Historically, the discovery of naturally-occurring isotopes of chemical elements by means of the mass-spectrograph provided a correct explanation for the fractional character of the experimentally-measured values for the atomic weights of many chemical elements -- as compared with values that might have been expected if the atoms of a given element had been all alike as integer multiples of the atomic weight of hydrogen, or (later) as integers on a scale obtained by defining the atomic weight of oxygen O = 16.
Thus, Francis W Aston (1877-1945) discovered, by means of his mass-spectrograph (1919), many isotopes -- a designation coined with a Greek etymology for 'equal place', and signifying chemical elements occupying the same place in the periodic table but with atoms that differ in atomic weight: Aston was later awarded a Nobel Prize for his discoveries.
Aston's book 'Isotopes' (1922) (https://archive.org/details/isotopes00asto) gives a short history of the measurement of atomic weights and of attempted explanations of these weights, starting with the hypotheses of Dalton (1803) and of Prout (about ten years after). Dalton's far-reaching atomic theory or hypothesis included the idea that all atoms of a given element were alike: and Prout's hypothesis had been that all atoms are aggregations of atoms of hydrogen.
Later on it became clear, with increasing accuracy of measurement, that many atomic weights could not possibly represent whole-number aggregates of hydrogen, and Dalton's hypothesis (so far as it related to the weights of atoms) and Prout's could not both be true. The weight of chemical opinion at that point, Aston tells us, was to give up Prout's idea and to prefer Dalton's. In retrospect, and with awareness of the hindsight of discovery in respect of isotopes, Aston labeled that decision as "as wise in principle as it was wrong in fact".
From Aston (1922): "The idea that atoms of the same element are are identical in weight could not be challenged by chemical methods, for the atoms are by definition chemically identical and numerical ratios were only to be obtained in such methods by the use of quantities of the element containing countless myriads of atoms. At the same time it is rather surprising, when we consider the complete absence of positive evidence in its support that no theoretical doubts were publicly expressed until late in the nineteenth century, first by Schutzenberger and then by Crookes, and that these doubts have been regarded, even up to the last few years, as speculative in the highest degree."

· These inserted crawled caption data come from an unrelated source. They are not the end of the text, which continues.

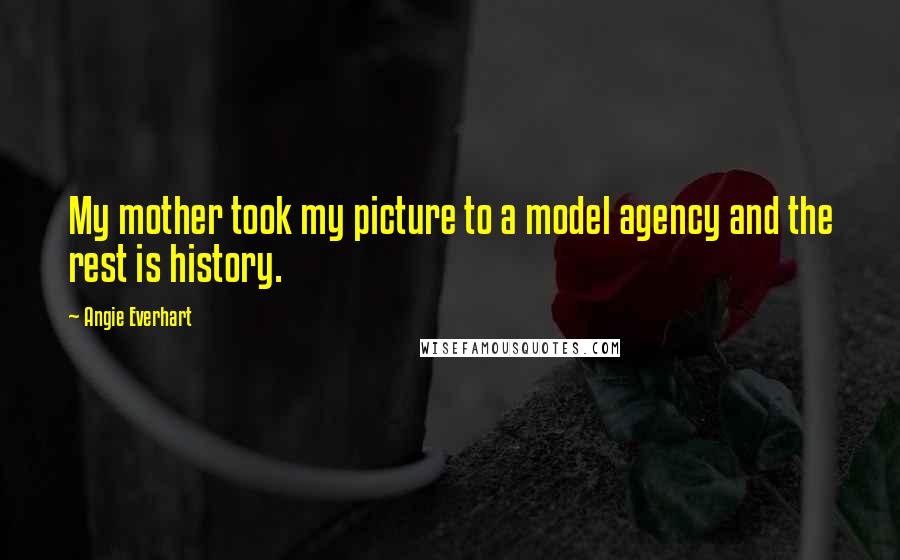 Angie Everhart Quotes: My mother took my picture to a model agency and the rest is history.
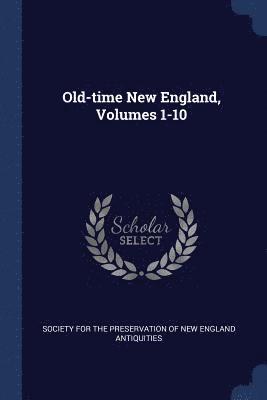 bokomslag Old-time New England, Volumes 1-10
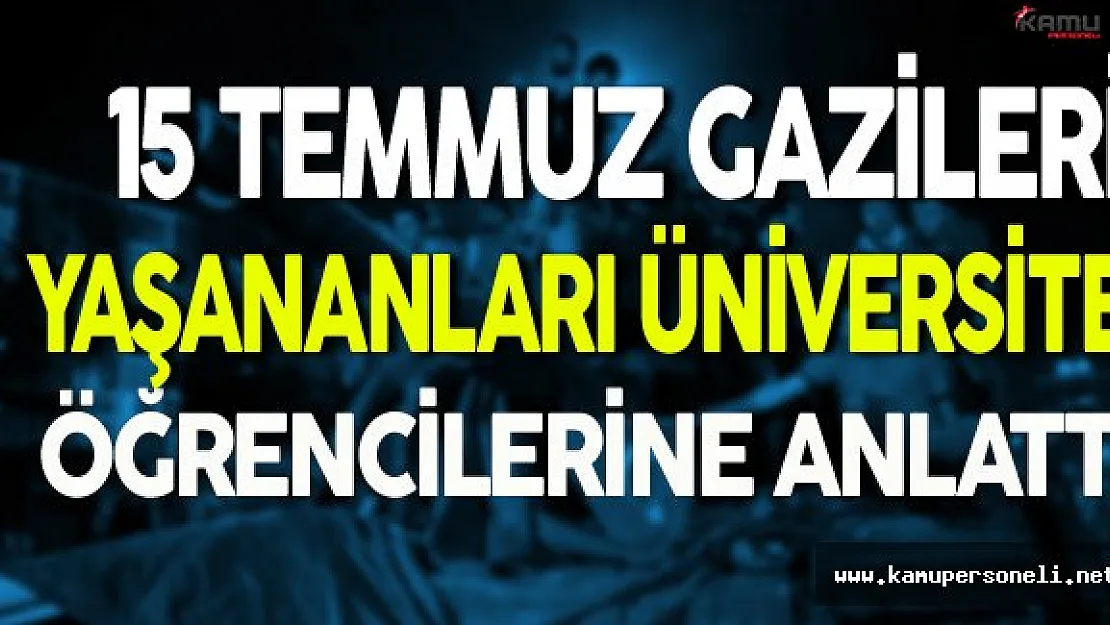 15 Temmuz Gazileri Yaşananları Üniversite Öğrencilerine Anlattı
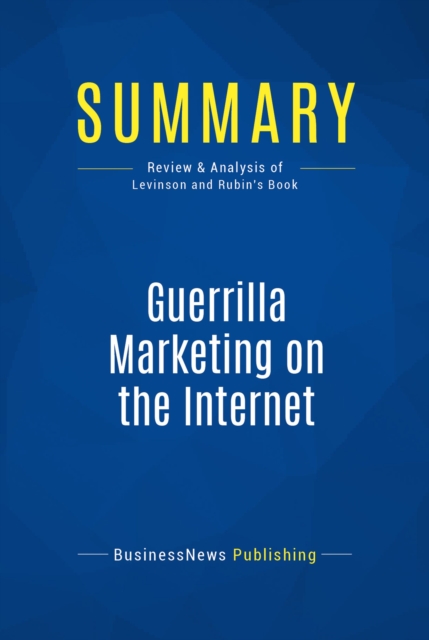 Summary: Guerrilla Marketing on the Internet, EPUB eBook
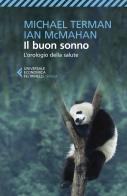 Il buon sonno. L'orologio della salute di Michael Terman, Ian McMahan edito da Feltrinelli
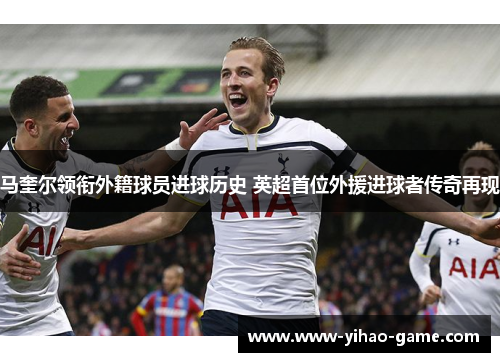 马奎尔领衔外籍球员进球历史 英超首位外援进球者传奇再现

There was a further attempt at explaining among other phenomena the diversity of atomic weights, William Crookes' idea (1886) of meta-elements. Crookes reached the idea that chemically inseparable elements might consist of a variety of atoms. This idea seemed at first to apply to the results of Crookes' study of yttria (oxide of yttrium) -- "But as more and more refined chemical methods were applied, the rare earths one after another yielded to analysis and the different spectra observed by Crookes were shown to be due to the fact that he was dealing with a mixture of real elements, each of which had a characteristic spectrum and a definite atomic weight. The theory of meta-elements was therefore abandoned and the problem of fractional atomic weight remained unsolved."
Accordingly, it seems that there was essentially no viable explanation of the well-known fractional atomic weights until the mass-spectrographic discovery of isotopes.
Thus, the fact that many standard atomic weights are not close to integers on a scale where hydrogen=1, or any closely similar scale, was explained (satisfactorily), before knowledge of the neutron, by the discovery that isotopes of the same chemical element actually exist with different atomic weights and a variety of natural relative abundances. It can also be seen from Aston's work that the neutron had essentially no role in this discovery. For example, the existence of chlorine-35 and chlorine-37 with about 3:1 relative natural abundance was shown by the mass-spectrographic work, and it explains the accepted value of about 35.5 for the atomic weight of chlorine.
(There is naturally an onward question how such isotopes could exist, but that matter is separate from the question answered by experimental demonstration that such isotopes exist in fact. The onward question 'how' involves among other things the distinction between atomic weight and the atomic numbers discovered experimentally in 1913 by H G Moseley, as well as the evolution of theories about atomic structure, theories that came to include, of course, the neutron.)